I also asked her about goto – is this something to eat at a funeral? It appears not.
TITA RIA: No… in the Philippines, we eat that every morning, and when we get sick, not in the funeral. Because in the funeral, they cook you sopas. Yeah sopas. The macaroni… pasta? With soup, hot dog too, carrots, yeah! And evaporated milk..
Baby Bea wakes up “like a Disney princess.” Bea rotates between her studies, eating, and watching videos on Youtube in her castle, a tent in the TV room. At some point, she runs into the kitchen and we are totally derailed from cooking in order to make baby noises at her for five minutes. While the food cooks, we entertain Bea by teaching her shapes and colors. Later, Bea runs around joyfully and shrieks. She loves to play peekaboo. “Show Ate Abby the alphabet!” Tita Ria encourages, using the Filipino honorific for an older sister. Bea can even identify letters of the alphabet out of order. She eats chicken and rice with abandon, filling her bib quickly. “All the foods on the floor… that’s why her dad always does the vacuum.”
ABBY: So does Bea mostly eat Filipino food then? Or kind of a mix?
TITA RIA: Yeah, kind of a mix. But she really loves Filipino. That’s why I feel she’s Filipino… don’t like to eat American food.
ABBY: Did you expect to be raising your child in America?
TITA RIA: No…
ABBY: So how different is what you do for Bea, raising her, how different is that from when you grew up?
TITA RIA: From Bea? Um, in the Philippines we have a lot of help, like your neighbors, they help you. Usually they’re the one who have to raise a kid, for me it’s a little bit hard because I’ll be by myself and Tito Benny so I have to.. Take her from the beginning and everything. Cause actually it’s really hard for me, I’m still learning how to speak English, especially for the baby. But your mom always told me that maybe when she goes to school she will learn, and maybe she’s the one who teach me how to say it in proper way!
ABBY: So are you gonna teach Bea Tagalog then? That would be nice for her to have multiple languages.
TITA RIA: Yeah. Because sometimes it’s hard for us to speak English at home.
Bea continues her flashcards happily. There are many posters around the house at her eye level, things like the alphabet or animals. She is always learning. I think about the day that’s coming soon where Bea will go to school for the first time. She will grow up to speak English as a native language, hopefully alongside Tagalog. She will come home and her mom will say, “Bea, how do you say this?” And Bea will be able to answer. She will know what to say, because from even before her first birthday, her parents have strived to develop her mind and her language skills, because her mother agreed to move to America with her husband, because her father followed his family here, because Tita Angie waited five years for her immigration papers to be approved.

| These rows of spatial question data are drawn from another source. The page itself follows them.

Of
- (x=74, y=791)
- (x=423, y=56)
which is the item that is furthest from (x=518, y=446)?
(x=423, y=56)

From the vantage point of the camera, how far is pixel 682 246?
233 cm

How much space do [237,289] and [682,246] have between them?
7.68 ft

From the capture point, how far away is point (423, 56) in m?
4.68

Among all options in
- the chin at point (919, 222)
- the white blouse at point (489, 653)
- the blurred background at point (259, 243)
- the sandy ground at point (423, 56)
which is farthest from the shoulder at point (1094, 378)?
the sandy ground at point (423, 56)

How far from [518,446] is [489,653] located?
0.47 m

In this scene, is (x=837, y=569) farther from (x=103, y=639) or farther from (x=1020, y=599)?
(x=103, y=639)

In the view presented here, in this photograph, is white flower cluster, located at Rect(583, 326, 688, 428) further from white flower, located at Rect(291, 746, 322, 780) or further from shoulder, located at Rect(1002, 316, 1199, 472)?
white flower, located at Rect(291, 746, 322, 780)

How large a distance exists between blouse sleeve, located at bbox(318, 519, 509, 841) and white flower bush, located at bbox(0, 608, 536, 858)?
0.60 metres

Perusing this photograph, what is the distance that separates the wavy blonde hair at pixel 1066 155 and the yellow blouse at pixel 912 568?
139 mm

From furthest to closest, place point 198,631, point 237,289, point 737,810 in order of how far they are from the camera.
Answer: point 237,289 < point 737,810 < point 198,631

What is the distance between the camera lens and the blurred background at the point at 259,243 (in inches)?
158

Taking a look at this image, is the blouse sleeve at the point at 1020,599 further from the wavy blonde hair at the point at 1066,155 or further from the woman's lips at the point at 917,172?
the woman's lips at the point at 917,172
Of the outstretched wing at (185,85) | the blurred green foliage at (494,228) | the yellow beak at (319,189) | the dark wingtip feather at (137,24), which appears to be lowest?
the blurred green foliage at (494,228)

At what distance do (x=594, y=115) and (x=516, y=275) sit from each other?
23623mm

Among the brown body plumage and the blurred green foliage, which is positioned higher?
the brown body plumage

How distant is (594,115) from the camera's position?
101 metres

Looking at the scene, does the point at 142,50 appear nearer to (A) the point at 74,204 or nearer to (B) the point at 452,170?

ABBY: So what’s the most important thing to you guys… for Bea to know growing up. Or like, things that are important to you about how you want to raise her.
TITA RIA: Tito Benny said in a Filipino way.
ABBY: Mhm. Like what does that mean to you?
TITA RIA: It’s hard. You explain, Benny! You explain it! Cause [Tito Benny] always tell me about Bea, how we raise her right.
At this point, Tito Benny has dropped into the kitchen for a moment. Bea gurgles at him joyfully from her chair.
ABBY: Like what does it mean to you to raise her in a Filipino way?
TITO BENNY: I think uh, I’ll just uh, explain her– explain to her, where she came from.
TITA RIA: Our culture.
TITO BENNY: Because if you don’t accept your origin, you won’t be happy. Some people forget where they came from, one side of you… So, I’ll tell her… that you are lucky, very lucky. If you see Filipino kids, like your age… people five years old, they’re already working in the Philippines. So they have uh… sometimes they don’t have the luxury of this like that… All they want is to eat three times a day. And like in America, we have everything. So I’ll tell her you are lucky. Don’t worry about material.. You know that thing, you’re still lucky. And another thing, if you show her love.
TITA RIA: Yep. And I believe nowadays– I’m not saying this but–
TITO BENNY: You can scold her… but that’s better, you still take care of her. Just show her the right… Don’t get tired of her. That’s what I’m — Sometimes you know, you can tell her, she already…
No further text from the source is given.